EXTRAIT DU TEXTE:
++++++++++++++++++++

Une tension qui depuis Caïn et Abel nous habite et que nous sommes invités à regarder en face : qui a le droit de rester parmi nous, d’avoir une place à nos tables et dans nos assemblées, dans nos préoccupations et nos occupations, sur nos places et dans nos villes ? Cette question fratricide semble continuer à résonner : Est-ce que je suis le gardien de mon frère ? (cf. Gn 4, 9).

Sur le seuil de cette maison apparaissent les divisions et les affrontements, l’agressivité et les conflits qui frappent toujours aux portes de nos grands désirs, de nos luttes pour la fraternité et pour que toute personne puisse faire l’expérience dès maintenant de sa condition et de sa dignité de fils.

Mais dans le même temps, sur le seuil de cette maison brillera en toute clarté le désir du Père, sans élucubrations ni excuses qui lui enlèvent de la force : le désir que tous ses enfants prennent part à sa joie ; que personne ne vive dans des conditions inhumaines, comme le jeune fils, ni en orphelin, dans l’isolement ou l’amertume comme le fils aîné. Son cœur veut que tous les hommes soient sauvés et parviennent à la connaissance de la vérité (cf. 1 Tm 2, 4).

++++++++++++++++++++

DONNÉES FOURNIES:
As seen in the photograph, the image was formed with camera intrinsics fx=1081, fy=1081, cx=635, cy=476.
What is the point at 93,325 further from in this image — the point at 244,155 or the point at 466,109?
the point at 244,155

++++++++++++++++++++

CONSIGNE 1:
D'après l'extrait, les affirmations suivantes sont-elles vraies ? Répondez par oui ou par non, en recopiant mot pour mot les mots de l'extrait qui tranchent.
(a) La tension évoquée nous habite depuis Caïn et Abel.
(b) Le fils aîné vit dans des conditions inhumaines.
(c) Des excuses enlèvent de la force au désir du Père.
CONSIGNE 2:
Répondez à ces questions d'après l'extrait :
(a) Quelle question semble continuer à résonner ?
(b) Qu'est-ce qui frappe toujours aux portes de nos grands désirs ?
(c) Que veut le cœur du Père ?

RÉPONSE COMPLÈTE 1:
(a) Oui : « Une tension qui depuis Caïn et Abel nous habite ».
(b) Non : « que personne ne vive dans des conditions inhumaines, comme le jeune fils, ni en orphelin, dans l’isolement ou l’amertume comme le fils aîné ».
(c) Non : « sans élucubrations ni excuses qui lui enlèvent de la force ».

RÉPONSE COMPLÈTE 2:
(a) « Est-ce que je suis le gardien de mon frère ? »
(b) Les divisions et les affrontements, l’agressivité et les conflits.
(c) Que tous les hommes soient sauvés et parviennent à la connaissance de la vérité.